Не тонкий слой льда образовался между ними за время разлуки, за несколько часов, но полное доподлинное обледенение! Настоящий ледниковый период, с торосами, айсбергами, белыми медведями, километровым слоем вечной мерзлоты. Этого льда хватило бы, чтобы вымостить им космос! Взгляды, сталкиваясь, крошились, как сосульки. Твердые ледяные слова приходилось выталкивать изо рта языком — или даже вытаскивать, глубоко запуская в рот пальцы, с кусочками кожи выдирая колючие зазубренные куски слов, сглатывая кровь.
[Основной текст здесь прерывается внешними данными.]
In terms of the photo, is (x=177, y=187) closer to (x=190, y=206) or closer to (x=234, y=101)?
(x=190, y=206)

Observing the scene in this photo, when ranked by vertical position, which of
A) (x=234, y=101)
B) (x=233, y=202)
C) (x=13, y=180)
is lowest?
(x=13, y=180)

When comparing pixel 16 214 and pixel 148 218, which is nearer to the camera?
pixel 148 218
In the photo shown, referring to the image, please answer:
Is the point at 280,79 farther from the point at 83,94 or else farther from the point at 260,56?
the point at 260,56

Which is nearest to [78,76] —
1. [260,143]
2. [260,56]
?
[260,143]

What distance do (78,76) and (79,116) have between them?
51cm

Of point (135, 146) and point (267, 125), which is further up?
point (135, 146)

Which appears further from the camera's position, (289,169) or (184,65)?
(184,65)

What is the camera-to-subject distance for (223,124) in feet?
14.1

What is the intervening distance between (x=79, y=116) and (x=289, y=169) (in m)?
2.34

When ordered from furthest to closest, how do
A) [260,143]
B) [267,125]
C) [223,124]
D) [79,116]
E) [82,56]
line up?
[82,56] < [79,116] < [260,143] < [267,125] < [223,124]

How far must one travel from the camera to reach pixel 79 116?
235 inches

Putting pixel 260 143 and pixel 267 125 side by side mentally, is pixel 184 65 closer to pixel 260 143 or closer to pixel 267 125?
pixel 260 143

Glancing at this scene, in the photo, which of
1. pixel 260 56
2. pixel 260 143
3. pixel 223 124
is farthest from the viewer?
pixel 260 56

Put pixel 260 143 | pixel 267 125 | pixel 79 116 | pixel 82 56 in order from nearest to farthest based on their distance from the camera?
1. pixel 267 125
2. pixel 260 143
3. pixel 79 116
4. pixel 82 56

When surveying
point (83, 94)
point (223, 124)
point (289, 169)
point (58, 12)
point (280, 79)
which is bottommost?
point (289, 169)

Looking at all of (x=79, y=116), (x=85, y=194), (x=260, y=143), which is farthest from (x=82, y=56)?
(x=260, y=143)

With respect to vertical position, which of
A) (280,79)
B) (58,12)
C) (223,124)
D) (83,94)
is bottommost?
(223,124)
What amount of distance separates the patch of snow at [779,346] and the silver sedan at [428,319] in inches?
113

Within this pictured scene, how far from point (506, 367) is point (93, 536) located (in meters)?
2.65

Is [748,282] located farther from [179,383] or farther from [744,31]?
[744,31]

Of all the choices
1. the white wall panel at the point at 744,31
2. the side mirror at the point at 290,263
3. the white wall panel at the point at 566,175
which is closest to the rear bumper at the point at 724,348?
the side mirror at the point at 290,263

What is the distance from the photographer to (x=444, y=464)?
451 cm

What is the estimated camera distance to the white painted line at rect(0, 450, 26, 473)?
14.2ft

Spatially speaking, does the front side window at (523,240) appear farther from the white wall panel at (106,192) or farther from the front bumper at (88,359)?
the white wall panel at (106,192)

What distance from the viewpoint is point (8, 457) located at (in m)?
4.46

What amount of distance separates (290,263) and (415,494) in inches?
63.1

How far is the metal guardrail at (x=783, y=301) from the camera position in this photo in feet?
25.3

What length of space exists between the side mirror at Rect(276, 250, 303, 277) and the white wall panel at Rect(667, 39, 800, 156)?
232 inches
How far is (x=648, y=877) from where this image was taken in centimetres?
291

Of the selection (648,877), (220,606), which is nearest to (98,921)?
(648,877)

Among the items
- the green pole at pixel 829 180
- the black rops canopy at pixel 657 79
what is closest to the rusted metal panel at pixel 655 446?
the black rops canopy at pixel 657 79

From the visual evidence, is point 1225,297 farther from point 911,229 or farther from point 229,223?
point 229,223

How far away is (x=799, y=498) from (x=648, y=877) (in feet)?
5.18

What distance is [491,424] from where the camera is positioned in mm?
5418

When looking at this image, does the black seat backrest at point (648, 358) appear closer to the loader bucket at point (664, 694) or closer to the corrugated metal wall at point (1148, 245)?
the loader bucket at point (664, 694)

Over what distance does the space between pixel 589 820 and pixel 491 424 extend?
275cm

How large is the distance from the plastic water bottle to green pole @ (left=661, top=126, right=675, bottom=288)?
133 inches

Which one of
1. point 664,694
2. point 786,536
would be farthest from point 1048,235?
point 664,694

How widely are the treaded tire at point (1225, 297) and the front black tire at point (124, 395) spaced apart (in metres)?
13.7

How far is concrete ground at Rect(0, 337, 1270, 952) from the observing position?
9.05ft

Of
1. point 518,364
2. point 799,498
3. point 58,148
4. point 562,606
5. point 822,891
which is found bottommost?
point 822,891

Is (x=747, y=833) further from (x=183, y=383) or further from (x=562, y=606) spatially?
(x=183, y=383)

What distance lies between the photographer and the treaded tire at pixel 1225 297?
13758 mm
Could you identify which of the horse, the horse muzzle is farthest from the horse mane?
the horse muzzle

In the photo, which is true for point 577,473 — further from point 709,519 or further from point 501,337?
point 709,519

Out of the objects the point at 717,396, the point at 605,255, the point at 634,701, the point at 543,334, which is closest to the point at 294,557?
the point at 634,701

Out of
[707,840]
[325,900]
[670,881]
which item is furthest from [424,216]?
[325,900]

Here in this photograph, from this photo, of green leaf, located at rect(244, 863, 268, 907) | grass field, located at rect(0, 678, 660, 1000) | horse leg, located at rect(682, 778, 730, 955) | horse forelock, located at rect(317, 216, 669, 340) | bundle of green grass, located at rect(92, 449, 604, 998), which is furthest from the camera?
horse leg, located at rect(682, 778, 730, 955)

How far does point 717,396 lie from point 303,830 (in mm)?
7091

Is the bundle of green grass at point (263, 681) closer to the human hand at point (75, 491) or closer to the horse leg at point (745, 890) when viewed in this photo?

Понадобились долгий обед и бутылка вина, чтобы эти люди вспомнили, что они не чужие.
— Давай, может, уедем? — предлагает Негодяев, собирая посуду.
Лиза разглядывает вино на свет.
— Куда? — спрашивает она.
Негодяев пожимает плечами. Мир велик, хочет сказать он, но не говорит, умница, поскольку знает, что мир совсем не велик, уже очень давно не велик, практически сжался до размеров захлестнувшейся на горле петли. Сейчас будет злая антиглобалистская соляга? Сейчас по лбу получите за свои подъебки, вот что будет. Большое спасибо, и вам того же… интересно, остались ли еще где-нибудь необитаемые острова? Предприимчивый друг, вы не можете без конфуза. Какие-какие острова? Ведь если вы отыщете где-нибудь необитаемый остров и захотите его присвоить, вам не придет в голову, что необитаемых островов не существует и никогда не существовало, что везде обитают зверьки, травки, насекомые, которые, скорее всего, имеют что возразить против затеянной вами колонизации. Будь в распоряжении песцов и норок атомная бомба, они бы мгновенно обросли в глазах человечества разнообразными правами и суверенитетом… А вы почему об островах вспомнили?
— Можем поехать на Корфу, — говорит Негодяев. А у них есть деньги куда-либо ехать, на что они, вообще-то, живут? Вообще-то, знаете, живут на что-то — как все. Корфу не Корфу, а какой-нибудь сарайчик в пампасах — легко. Вопрос, как всегда, упирается не в бабло, а в желание, в героическую готовность всех послать, на все плюнуть. Есть на что плевать? Как не быть — у Негодяева такой веселый затейливый нрав, все его любят, балуют, в зубы заглядывают, то есть в рот. Говорили, однако же, что он сдал. Да. Это случилось из-за ерунды, судьбы, непредвиденного разлада имиджа и человека. Судьба надавила посильнее — и имидж вышел из пазов: не так, конечно, чтобы вся рухнула конструкция, но достаточно для возникновения прочного чувства ненадежности, разболтанности, шаткости. Имидж ходит туда-сюда, человек скрипит и корчится. Пххе! Интересно, он понимает, что с ним происходит? Когда-то он говорил, что шекспировский персонаж не может долго и безнаказанно подавать себя в стилистике MTV. Оказалось, что и стилистика Шекспира разъедает эмтивишных персонажей. Брошенные в пространство страстей и памяти, тела расслаиваются, и вот шелухой летят одежда, слова, жеста, позы, знаки препинания, убеждения, заветные мысли, цивилизация, культура, инстинкт — от имиджа не остается ничего, а от человека — и того меньше. Память — штука пострашнее голода, голод щадит хотя бы безусловные рефлексы, память уничтожает все, к чему прикасается (в милосердных скобках оставляем память страсти и память о страсти). “Хотелось бы также знать, дотла я сгорел или еще нет”, — думает Негодяев. “Чего стоят размышления пепла о пламени?” — думаем мы. А при чем тут Шекспир, из-за чего все разладилось? Шекспир — это метафора. Тогда и о. Корфу понимать метафорически? Нет, о. Корфу понимать как о. Корфу.